╭─ DATA UNDER STUDY
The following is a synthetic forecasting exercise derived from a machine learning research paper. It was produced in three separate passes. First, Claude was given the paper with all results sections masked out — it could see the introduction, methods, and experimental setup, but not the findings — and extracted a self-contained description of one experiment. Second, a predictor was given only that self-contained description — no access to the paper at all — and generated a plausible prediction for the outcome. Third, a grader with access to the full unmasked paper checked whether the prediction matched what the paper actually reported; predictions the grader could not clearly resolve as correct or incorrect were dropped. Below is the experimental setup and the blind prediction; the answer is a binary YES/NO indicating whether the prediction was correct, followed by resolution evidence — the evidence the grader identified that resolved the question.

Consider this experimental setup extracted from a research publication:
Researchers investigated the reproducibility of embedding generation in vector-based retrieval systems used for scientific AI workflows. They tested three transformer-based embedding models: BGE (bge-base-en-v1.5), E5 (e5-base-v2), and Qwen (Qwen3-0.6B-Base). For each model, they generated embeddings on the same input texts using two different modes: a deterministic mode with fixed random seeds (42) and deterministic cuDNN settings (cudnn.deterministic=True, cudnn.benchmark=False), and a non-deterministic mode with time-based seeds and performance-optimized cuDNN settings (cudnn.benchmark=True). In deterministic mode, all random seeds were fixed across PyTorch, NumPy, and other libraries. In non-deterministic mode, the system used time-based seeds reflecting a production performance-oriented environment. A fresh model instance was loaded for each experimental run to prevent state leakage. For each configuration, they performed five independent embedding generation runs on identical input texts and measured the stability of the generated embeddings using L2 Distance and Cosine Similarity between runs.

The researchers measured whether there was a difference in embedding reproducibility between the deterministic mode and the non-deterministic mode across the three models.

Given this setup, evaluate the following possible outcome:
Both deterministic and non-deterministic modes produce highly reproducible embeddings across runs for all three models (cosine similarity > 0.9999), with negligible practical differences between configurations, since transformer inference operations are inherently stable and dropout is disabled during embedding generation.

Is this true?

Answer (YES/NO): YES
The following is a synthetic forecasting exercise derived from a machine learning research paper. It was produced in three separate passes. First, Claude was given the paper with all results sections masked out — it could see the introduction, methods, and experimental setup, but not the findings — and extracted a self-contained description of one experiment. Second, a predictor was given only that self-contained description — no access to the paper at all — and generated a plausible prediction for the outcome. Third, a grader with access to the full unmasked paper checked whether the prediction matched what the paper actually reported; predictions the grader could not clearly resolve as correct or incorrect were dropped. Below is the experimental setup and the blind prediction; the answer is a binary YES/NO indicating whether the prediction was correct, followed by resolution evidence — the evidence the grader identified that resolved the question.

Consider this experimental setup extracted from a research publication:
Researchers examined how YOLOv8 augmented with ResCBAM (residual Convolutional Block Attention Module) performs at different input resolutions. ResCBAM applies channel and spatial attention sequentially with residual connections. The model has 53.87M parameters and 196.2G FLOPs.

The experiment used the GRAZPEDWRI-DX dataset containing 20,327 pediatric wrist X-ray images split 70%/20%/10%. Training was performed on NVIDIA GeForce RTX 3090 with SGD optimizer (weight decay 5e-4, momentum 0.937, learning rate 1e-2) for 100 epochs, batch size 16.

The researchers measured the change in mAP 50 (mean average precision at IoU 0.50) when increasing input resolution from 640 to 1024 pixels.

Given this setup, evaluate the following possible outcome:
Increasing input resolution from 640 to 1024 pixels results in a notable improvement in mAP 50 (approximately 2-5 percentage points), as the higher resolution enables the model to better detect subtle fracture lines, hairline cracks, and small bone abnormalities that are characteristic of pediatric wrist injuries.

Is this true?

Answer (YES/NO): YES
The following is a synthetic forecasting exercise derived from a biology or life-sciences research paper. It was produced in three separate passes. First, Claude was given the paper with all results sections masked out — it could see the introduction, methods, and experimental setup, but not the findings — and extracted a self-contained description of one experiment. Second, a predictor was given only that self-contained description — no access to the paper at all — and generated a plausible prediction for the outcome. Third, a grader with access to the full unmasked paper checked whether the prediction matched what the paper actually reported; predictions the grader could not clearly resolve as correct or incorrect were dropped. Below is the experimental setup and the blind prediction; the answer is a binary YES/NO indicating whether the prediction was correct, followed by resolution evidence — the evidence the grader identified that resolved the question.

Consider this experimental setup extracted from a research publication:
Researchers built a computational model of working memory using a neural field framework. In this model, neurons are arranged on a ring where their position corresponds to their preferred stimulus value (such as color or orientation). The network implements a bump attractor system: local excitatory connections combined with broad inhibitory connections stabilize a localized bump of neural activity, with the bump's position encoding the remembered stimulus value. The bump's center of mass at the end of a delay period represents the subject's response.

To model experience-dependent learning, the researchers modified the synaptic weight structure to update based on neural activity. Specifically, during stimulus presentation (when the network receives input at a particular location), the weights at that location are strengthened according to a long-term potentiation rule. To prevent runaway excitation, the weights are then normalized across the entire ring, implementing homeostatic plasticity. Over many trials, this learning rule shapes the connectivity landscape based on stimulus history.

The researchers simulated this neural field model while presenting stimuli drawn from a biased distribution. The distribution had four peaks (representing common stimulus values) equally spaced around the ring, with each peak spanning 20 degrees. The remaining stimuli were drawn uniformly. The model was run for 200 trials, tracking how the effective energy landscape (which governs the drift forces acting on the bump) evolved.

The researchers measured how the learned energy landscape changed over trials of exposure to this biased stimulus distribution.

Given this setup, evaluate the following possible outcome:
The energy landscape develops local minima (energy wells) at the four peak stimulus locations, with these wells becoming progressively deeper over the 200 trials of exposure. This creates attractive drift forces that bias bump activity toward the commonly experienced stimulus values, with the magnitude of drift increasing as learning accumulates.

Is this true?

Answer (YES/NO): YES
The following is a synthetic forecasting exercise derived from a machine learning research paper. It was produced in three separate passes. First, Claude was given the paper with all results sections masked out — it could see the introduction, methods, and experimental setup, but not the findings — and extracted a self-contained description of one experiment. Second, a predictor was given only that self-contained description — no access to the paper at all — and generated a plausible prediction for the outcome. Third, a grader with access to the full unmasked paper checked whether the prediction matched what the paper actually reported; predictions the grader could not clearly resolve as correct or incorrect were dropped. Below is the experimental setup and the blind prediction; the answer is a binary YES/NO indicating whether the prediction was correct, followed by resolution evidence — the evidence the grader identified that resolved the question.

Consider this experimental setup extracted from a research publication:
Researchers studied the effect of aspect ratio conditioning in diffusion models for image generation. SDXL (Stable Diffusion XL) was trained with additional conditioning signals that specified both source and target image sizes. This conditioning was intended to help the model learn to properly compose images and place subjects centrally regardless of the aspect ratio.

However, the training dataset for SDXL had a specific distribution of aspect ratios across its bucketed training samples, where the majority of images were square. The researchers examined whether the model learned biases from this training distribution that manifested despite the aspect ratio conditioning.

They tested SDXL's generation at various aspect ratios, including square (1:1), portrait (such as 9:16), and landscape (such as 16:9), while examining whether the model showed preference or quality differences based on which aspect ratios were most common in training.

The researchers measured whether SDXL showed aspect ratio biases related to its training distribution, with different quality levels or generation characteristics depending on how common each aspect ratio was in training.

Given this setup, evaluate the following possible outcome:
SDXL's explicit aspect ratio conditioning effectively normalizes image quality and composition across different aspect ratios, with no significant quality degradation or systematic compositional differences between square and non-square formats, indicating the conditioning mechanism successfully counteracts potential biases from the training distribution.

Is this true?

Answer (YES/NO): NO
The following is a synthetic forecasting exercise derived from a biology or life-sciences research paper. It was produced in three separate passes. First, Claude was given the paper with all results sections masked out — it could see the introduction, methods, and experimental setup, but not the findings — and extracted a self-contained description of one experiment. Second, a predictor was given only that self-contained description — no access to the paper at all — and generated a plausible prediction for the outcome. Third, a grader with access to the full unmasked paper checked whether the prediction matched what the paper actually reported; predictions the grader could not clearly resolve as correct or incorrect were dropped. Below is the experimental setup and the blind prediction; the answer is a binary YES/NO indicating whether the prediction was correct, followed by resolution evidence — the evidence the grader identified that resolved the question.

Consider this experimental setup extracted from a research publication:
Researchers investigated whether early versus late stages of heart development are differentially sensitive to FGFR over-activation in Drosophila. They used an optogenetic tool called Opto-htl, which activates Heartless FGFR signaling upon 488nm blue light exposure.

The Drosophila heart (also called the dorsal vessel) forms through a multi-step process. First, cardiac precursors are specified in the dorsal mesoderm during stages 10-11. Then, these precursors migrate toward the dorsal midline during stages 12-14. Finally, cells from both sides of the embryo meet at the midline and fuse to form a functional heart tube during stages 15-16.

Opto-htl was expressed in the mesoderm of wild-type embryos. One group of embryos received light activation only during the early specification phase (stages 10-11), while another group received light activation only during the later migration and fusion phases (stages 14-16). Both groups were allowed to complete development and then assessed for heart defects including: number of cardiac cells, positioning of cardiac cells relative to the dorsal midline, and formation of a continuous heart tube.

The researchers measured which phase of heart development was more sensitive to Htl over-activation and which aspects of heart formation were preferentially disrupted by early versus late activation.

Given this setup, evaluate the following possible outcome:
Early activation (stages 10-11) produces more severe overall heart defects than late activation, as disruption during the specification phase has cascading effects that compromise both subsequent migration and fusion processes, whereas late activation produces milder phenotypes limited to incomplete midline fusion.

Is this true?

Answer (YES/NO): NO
╰─
- _EXERCISE_
Among the lines of the records above, count those holding the string "connections", and report only the number.

- _RESPONSE BOX_
2